S.M. Stirling said...

I think Harry's CROSSTIME TRAFFIC -- specifically the first book in the series, GUNPOWDER EMPIRE -- gives a likely outcome of the Roman Empire never falling and not having a 3rd-century crisis because 'Imperator Agrippa" (who lived longer, in that timeline) successfully incorporated Germania into the Empire. In it, various types of Christianity exist, but they never overwhelmed the other religions, which continue to exist as a melange.

S.M. Stirling said...

NB: in that timeline, Europe and adjacent areas experiences roughly what China did -- periods of chaos, but mostly existing as a unitary state.

Anonymous said...

Kaor, Mr. Stirling!

I agree, inadequate medical knowledge and BAD hygiene made Roman cities death traps. Christianity survived in them not only because of natural reproduction but also because of converts from that influx of newcomers.

What interested me about you mentioning Zoroastrianism was recalling past comments by you of how Sassanid Persia was well on the way to becoming Christianized by the time of the Arab Muslim invasions. Albeit Zoroastrianism was still the faith of the aristocracy and many other Persians.

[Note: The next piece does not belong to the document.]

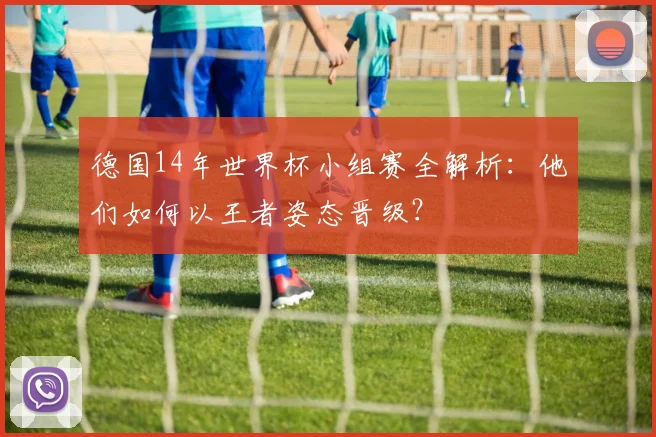 德国14年世界杯小组赛全解析:他们如何以王者姿态晋级?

Turtledove's GUNPOWDER EMPIRE with the scenario you outlined is one book I would like to get. Agrippan Rome seems to have expanded at least as far as our current Poland.

Ad astra! Sean

S.M. Stirling said...

Sean: GUNPOWDER EMPIRE is well worth the price.

S.M. Stirling said...

Christianity is less 'ethnic' than Judaism, which contributed to its spread.

Sean M. Brooks said...

Kaor, Mr. Stirling!

GUNPOWDER EMPIRE is now in the back of my mind to look out for.

I agree it helped a lot that Christianity is not "ethnic," limited to a single nation, and it helped enormously how Christ commanded His disciples to preach the Gospel to all nations in Matthew 28.

Ad astra! Sean

S.M. Stirling said...

Sean: yes, although people have to be ready to buy what you're selling.

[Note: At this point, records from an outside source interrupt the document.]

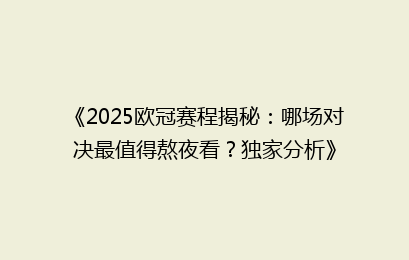 《2025欧冠赛程揭秘：哪场对决最值得熬夜看？独家分析》
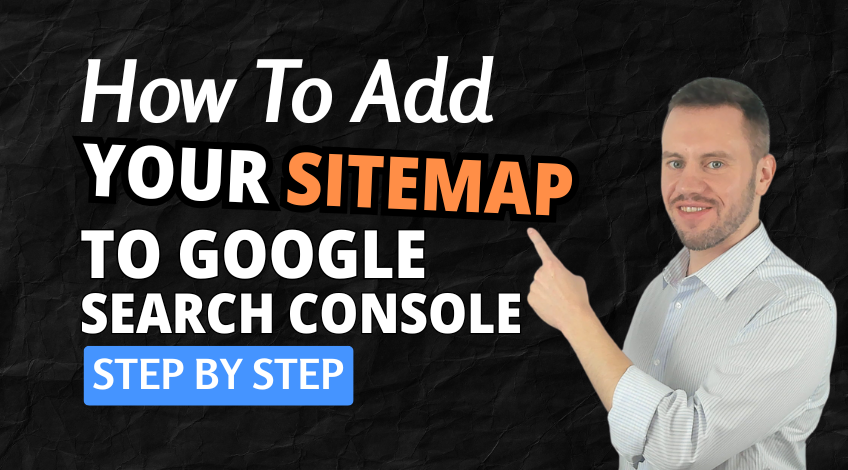 How To Add Your Sitemap To Google Search Console (Step By Step)
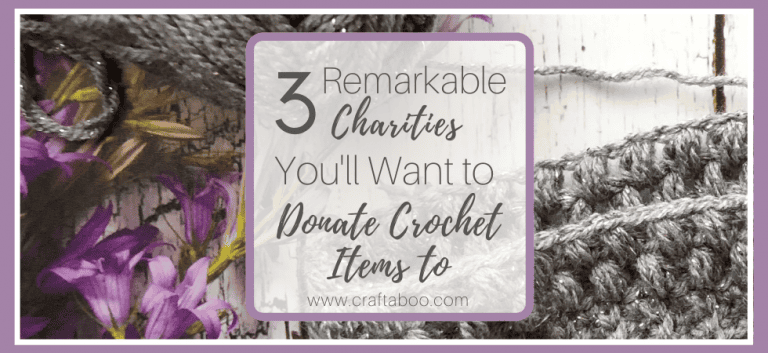 3 Remarkable Charities You'll Want to Donate Crochet Items to - www.craftaboo.com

One thing to keep in mind is that early Christians expected the Second Coming of Christ -very soon-. Any time now...

That took a few centuries to become a non-mainstream opinion in Christian circles, and it keeps recurring even now.

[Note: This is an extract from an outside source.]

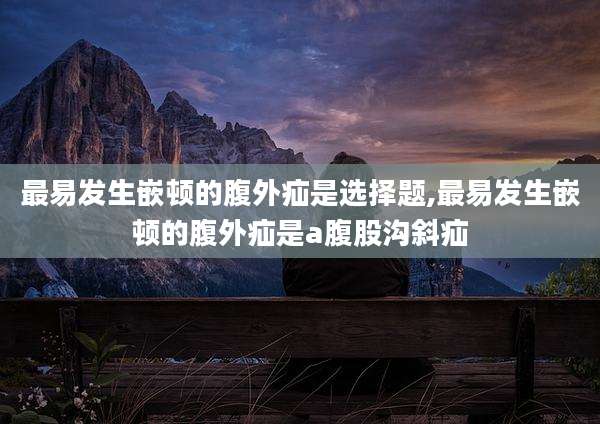 最易发生嵌顿的腹外疝是选择题,最易发生嵌顿的腹外疝是a腹股沟斜疝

paulshackley2017@gmail.com said...

Paul's insistence on an imminent Second Coming was a delusion.

Anonymous said...

Kaor, to Both!

And St. Paul should have remembered how Christ warned His disciples that no man knows the hour of His return.

Ad astra! Sean

S.M. Stirling said...

Yeah, although the belief that Christ was coming back any day now did give urgency to conversion efforts; it also made early Christians less concerned with the affairs of 'this world'.

Basically, early Christians were weirdos, and they were usually people who didn't do too well in Classical society -- marginal in one way or another.

It wasn't until after Christianity became the official religion of the Roman Empire that multitudes of ordinary people with ordinary concerns became Christians, and that had an immediate effect on the religion.

Sean M. Brooks said...

Kaor, Mr. Stirling!

No argument, what you said about that "urgency" on St. Paul's part. And some detachment from worldly matters is not always a bad thing.

Not sure about the "weirdos" part, however. The impression I get from the missionary efforts of Peter and Paul from the Acts of the Apostles and their letters was that most of their converts came from what we would call blue collar or lower middle class types, with a scattering from the upper middle class. Basically people of modest, even very modest means, but still reasonably solid, respectable persons. Including men like that Roman centurion, Cornelius, or even that governor of Cyprus, Sergius Paulus, who befriended St. Paul. Iow, serious people who had good reasons for finding Christianity attractive.

But of course some of the earliest Christians would be truly weird.

Your last comment seems a bit odd--you commented at other times that it was during the Third Century Crisis of the Empire, during the half century after the assassination of Alexander Severus, that really large numbers converted to Christianity.

Btw, if we can trust the AUGUSTAN HISTORY, Alexander Severus (r. 222-235) was himself friendly to Christianity, or at least interested in it.